I have my spiels. I have a summer safety spiel about sunscreens and insect repellents. A winter safety spiel about helmets for skiing and not venturing out on thin ice. Then there are the year-round safety spiels. Wear your seat belt. Look both ways. Don't talk to strangers. It's my job to keep kids safe.
Increasingly I find myself having to give environmental safety spiels. Children are uniquely vulnerable to environmental contaminants for a number of reasons. For one thing, infants and young children tend to mouth objects. Children also breathe proportionally more air than adults and are also closer to the ground and so are exposed to more contaminants in soil and dust. Lastly, children's still-developing nervous and endocrine systems may be more at risk.
One group of environmental hazards I've found to be of particular potential risk to children is of plasticizers. Plasticizers are man-made chemicals used in the manufacture of many household plastic products. Two kinds in particular are of concern. Phthalates are chemicals added to poly-vinyl-chloride (PVC) products to make them soft and flexible. Bis-Phenol A or BPA has the opposite effect. It is used to impart hardness to certain kinds of plastics such as polycarbonate.
Phthalates are used in medical devices like intravenous tubing, but also in food packaging and baby toys like rubber ducks, bath books and soft vinyl blocks.
BPA can be found in many baby bottles and sippy cups. BPA is also used in some composites and sealants used in dentistry.
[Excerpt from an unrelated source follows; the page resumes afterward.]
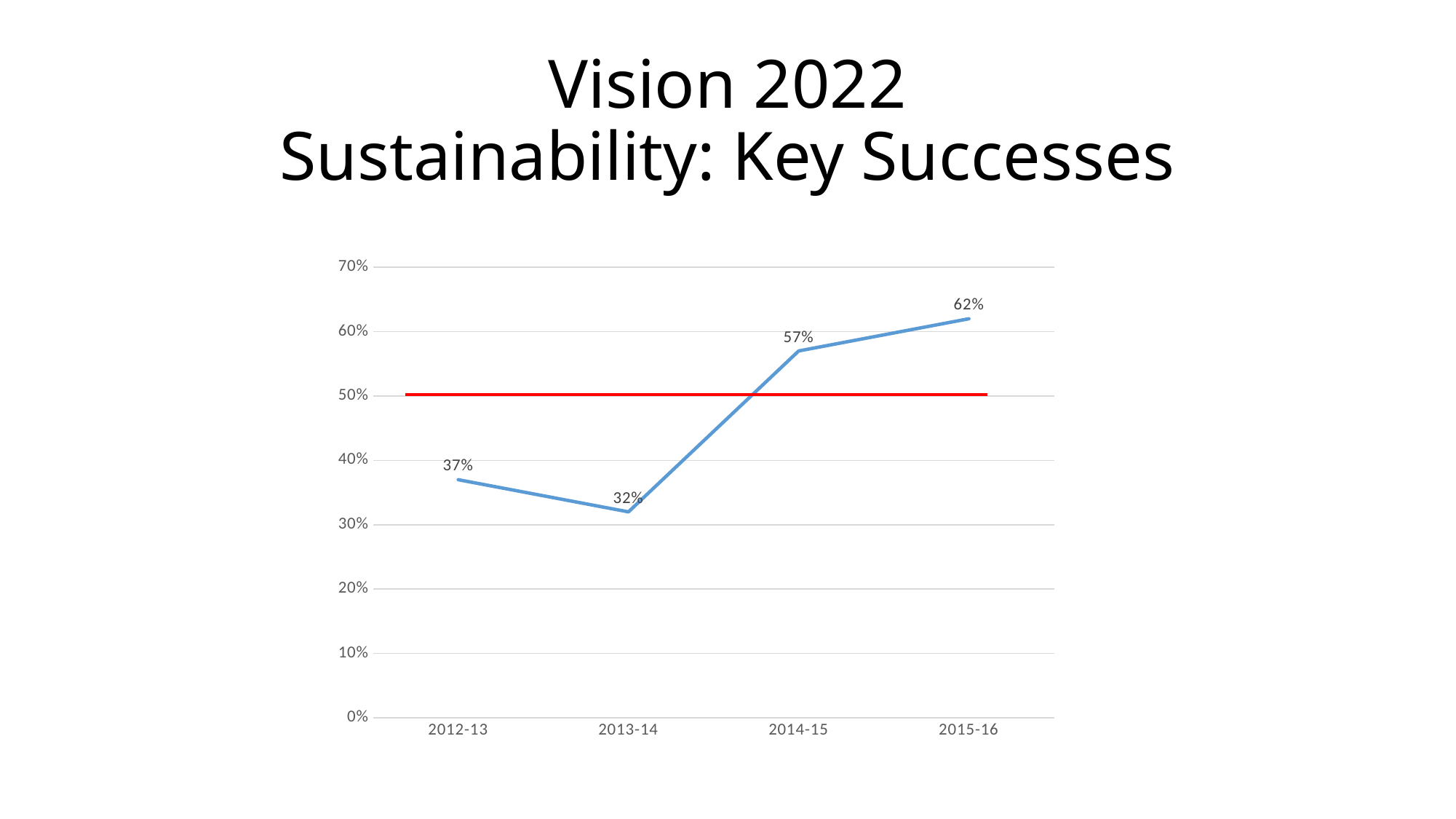
What is the value for 2014-15? 57% Which year has the highest value? 2015-16 What is the value for 2012-13? 37% What is the value for 2013-14? 32% What is the difference between the values for 2015-16 and 2012-13? 25% How many years are plotted on the x axis? 4 Which year has the lowest value? 2013-14 Is the value for 2014-15 greater or less than 50%? greater What is the value for 2015-16? 62% What is the difference between the values for 2014-15 and 2013-14? 25% Which is larger, the value for 2012-13 or the value for 2013-14? 2012-13 What kind of chart is shown on the slide? line chart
Phthalates are also ubiquitous contaminants in soil, air and dust. One particular phthalate, diethylhexylphthalate or DEHP, is produced at the rate of almost 2 tons per year. Human exposure comes largely from food contaminated during growing, processing or packaging.
So what exactly are the health risks of plasticizers? Both phthalates and BPA are known as endocrine disrupters. They can act like hormones in the body or block the actions of the body's own hormones. There are few studies on the effects of these chemicals on human health, therefore much of our knowledge is extrapolated from animal studies. Rodents exposed to high levels of phthalates in utero had an increased incidence of abnormalities of the male reproductive tract as well as decreased birth weight. In animal studies, BPA exposure was associated with early puberty as well as increased body weight.